### Passage
=== Section Start ===
Are Cryptocurrencies on a similar path as the Internet in 1999?

Opinions on bitcoin and cryptocurrencies usually are very binary:
  • cryptocurrencies are about to take over the world and the sky is the limit for valuations (sometimes with a caveat about nonsensical ICOs)
  • cryptocurrencies are a fad and what we are seeing is the greatest bubble since internet stocks in the late 1990s
Often smarter commentators acknowledge that they don´t know which one of the above it will turn out to be – in fact, I think, nobody can possibly know.


 

Listening to these opinions from an investor´s perspective, I think there might be a fair chance, that both extremes will turn out to be right temporarily.
It is easily possible that cryptocurrencies´ path will simply not progress in a straight line up or down (few things do). Just as internet pundits were right with their claim, that the technology would change the world – and little good did that truth do for most investors in 2000.
Is it likely that cryptocurrencies can take a similar path as internet stocks? If so, we might draw some interesting conclusions for smart investing.


 

Many hyped investments with a solid core idea froth up initially, with more and more unsustainable business ideas being financed by the bubbly sentiment and asset prices inflating. This happens again and again, though rarely on the scale of internet companies or tulip bulbs.
In cryptocurrencies´ case many ICOs with rarely a hope to gain traction and sufficient real world implementation to be sustainable (or that are even outright scams) get money thrown after them. I think, most experts agree that this is the case right now.
At some point no more greater fools are willing to support these ideas and the house of cards comes crashing down. This will impact solid ICOs as well as the valuation of the core technology represented by the price of bitcoin – even if that technology will turn out to be a game changer in the end.
When that point is reached (not so much if) and how far the fall is going to be are the big questions. Virtually all great speculative ideas (e.g. FANG stocks) have had drawdowns of more than 50% in the course of being a great success story. So let´s define a drawdown of 50% or more for the price of bitcoin as a major fall and a point where investors become seriously worried.


 

In the next phase, that might take a rather long time, the strong ideas are separated from the weak (who disappear), new superior players are created and these begin their ascent connected to the real world impact of internet (or blockchain) technology. This is what happened to the FANG stocks – but it did take 10 years for an exceptionally strong survivor like Amazon to reach the 1999 highs again and more than 16 years for Nasdaq as a whole. Many of todays biggest players did not exist in the 1990s nor did they make a straight ascent to where they are now even without being part of the 2000 crash.


 

How can we use that analogy to our advantage?


 

Cryptocurrencies are, without a doubt, the hype of the day. They could be poised for a crash and be a game changing new technology at the same time.
Conclusions:
  1. If analysis is right and a high percentage of ICOs are unsustainable ventures (less than 10% of ICOs are judged sustainable by different experts in the field), that house of cards is bound to come crashing down sooner or later – a fall for bitcoin of more than 50% is very likely. When is that going to happen? Unfortunately that´s unpredictable. Speculating on getting that point right is a gamble – at best with probabilities in your favor.
=== Section End ===
### Provided material
=== Section Start ===
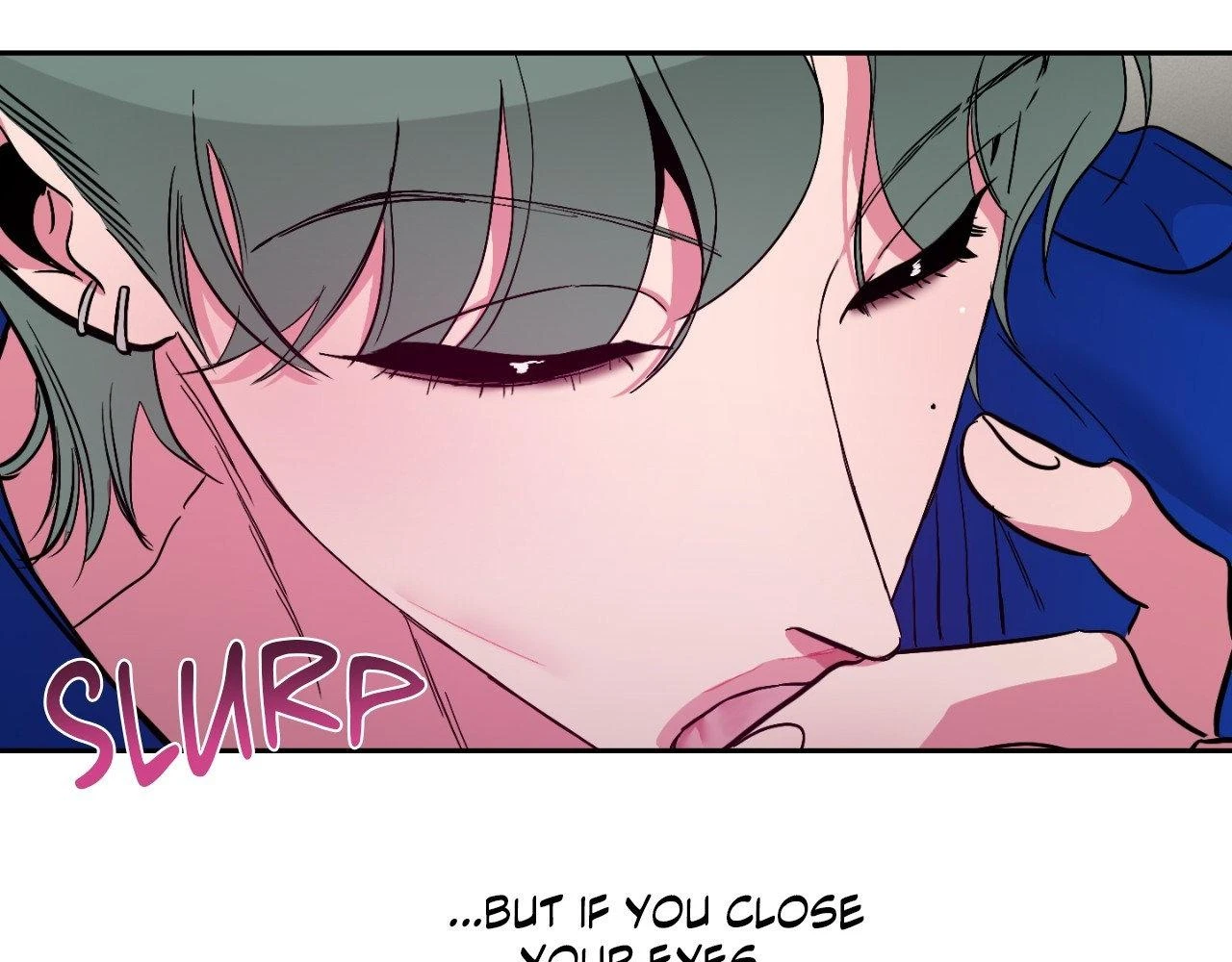 Chapter 25, page 101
=== Section End ===
### Problem set
[A] Copy out the stretch of the article on cryptocurrencies from "In the next" through "to our advantage?".
[B] Translate this sentence from the article on cryptocurrencies into Spanish: "Cryptocurrencies are, without a doubt, the hype of the day."

### List of solutions
[A]
In the next phase, that might take a rather long time, the strong ideas are separated from the weak (who disappear), new superior players are created and these begin their ascent connected to the real world impact of internet (or blockchain) technology. This is what happened to the FANG stocks – but it did take 10 years for an exceptionally strong survivor like Amazon to reach the 1999 highs again and more than 16 years for Nasdaq as a whole. Many of todays biggest players did not exist in the 1990s nor did they make a straight ascent to where they are now even without being part of the 2000 crash.


 

How can we use that analogy to our advantage?

[B] Las criptomonedas son, sin duda, la moda del momento.